┌─ PROVIDED PASSAGE
Oladipo's Return to Bring Changes

It looked like the first day of training camp. Twenty-six media members showed up for the Pacers' practice at St. Vincent Center on Tuesday, filling the waiting area outside the gymnasium. But they were there for one reason and one reason only: to speak with Victor Oladipo, who makes his long-awaited and much-hyped return on Wednesday against Chicago.

Indirectly, that's a potential problem for a team that has benefited from outstanding chemistry so far this season, compiling a 30-17 record that ties it for fifth place in the Eastern Conference, 2 1/2 games back of second. Will all the attention suddenly directed toward one player bruise egos? Will the return of the only player on the roster to have made an All-Star team disrupt the balance of a harmonious group? Will the minutes and shots Oladipo gets leave some players feeling underemployed?

Coach Nate McMillan put those topics before his players following practice, starting with the suddenly swollen media presence. While merely a half-dozen or so reporters attend many practices, Oladipo's impending return gave this one the appearance of a major news event. Which it is.

"You can look over here today and see the change is coming," McMillan said. "So how do you deal with that mentally as a player? I'm sure some of the guys are feeling, We've been busting our behinds all season long and haven't gotten the respect and attention and all of a sudden we're getting it today. I can't say how they're going to deal with that, but I did address that with our guys today."

McMillan also addressed the need for everyone, Oladipo included, to be prepared to sacrifice. Sacrifice shots, sacrifice minutes, perhaps even sacrifice whether they play or not. It won't be like training camp, however, when teams have several practices and four preseason games to work out a plan. This adjustment process will come in real games in the heat of a tight race for playoff seeding.

McMillan knows about abruptly changing roles. Four seasons into his NBA career he had started nearly 90 percent of the games he had played for Seattle. Then on draft night in 1990 the Sonics drafted another point guard, Gary Payton, with the second overall pick and declared Payton would be the next season's starter.

A front office executive called McMillan to ask whether he wanted to be traded to a team where he could start. McMillan said no.

"We made it work," McMillan recalled.

McMillan didn't start a game the following season and was just a part-time starter the rest of his career. But he wound up having his jersey number retired, was voted a captain, and earned the nickname "Mr. Sonic" for his career contributions.

Now he can only hope his players — Oladipo included — accept reduced roles as gracefully as he did. Eventually, anyway.

McMillan wouldn't say if Oladipo would start against the Bulls, but if his white practice jersey was any indication, he'll come off the bench. He will at the very least be on an unspecified minutes restriction and it's obvious it will take time to rid the rust of his absence which dates back to Jan. 23 of last season, when he tore the quad muscle in his right leg in a game against Toronto.

The adjustment process will be gradual for everyone. Two other starters, in fact, are questionable for tonight. Myles Turner, who missed Sunday's game in Portland with an illness, showed up for practice on Tuesday but did nothing more than lift weights and went home early. Malcolm Brogdon, Oladipo's intended backcourt mate, will take the final step in the concussion protocol Wednesday morning. Both were gametime decisions as of Tuesday.
└─
**REQUIRED ACTION**
What three honors does the Oladipo article above say Nate McMillan eventually earned with Seattle?
┌─ PROVIDED MATERIAL
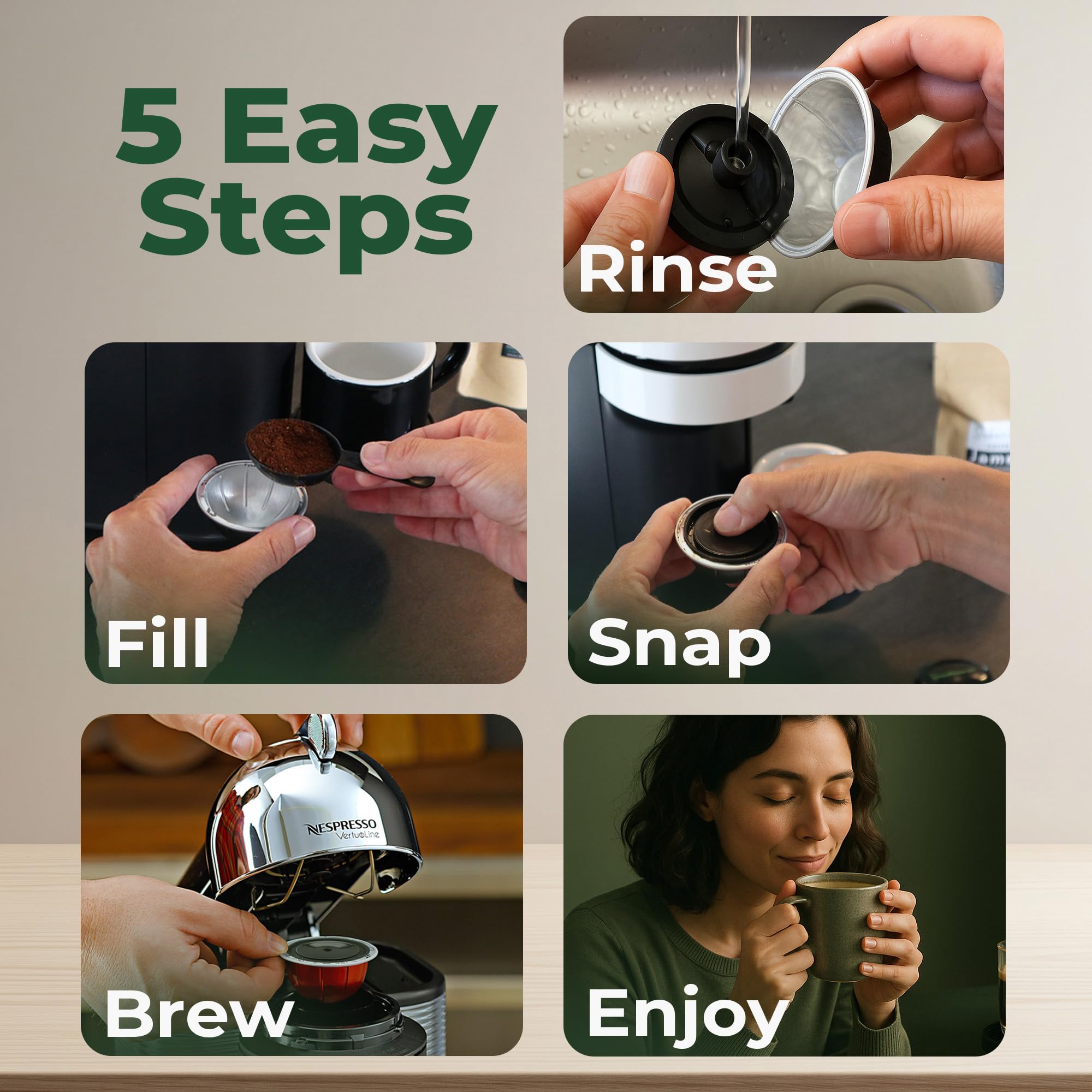 5 Easy Steps

Rinse

Fill

Snap

NESPRESSO VertuoLine

Brew

Enjoy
└─
**PROBLEM SOLUTION**
- His jersey number was retired.
- He was voted a captain.
- He earned the nickname "Mr. Sonic" for his career contributions.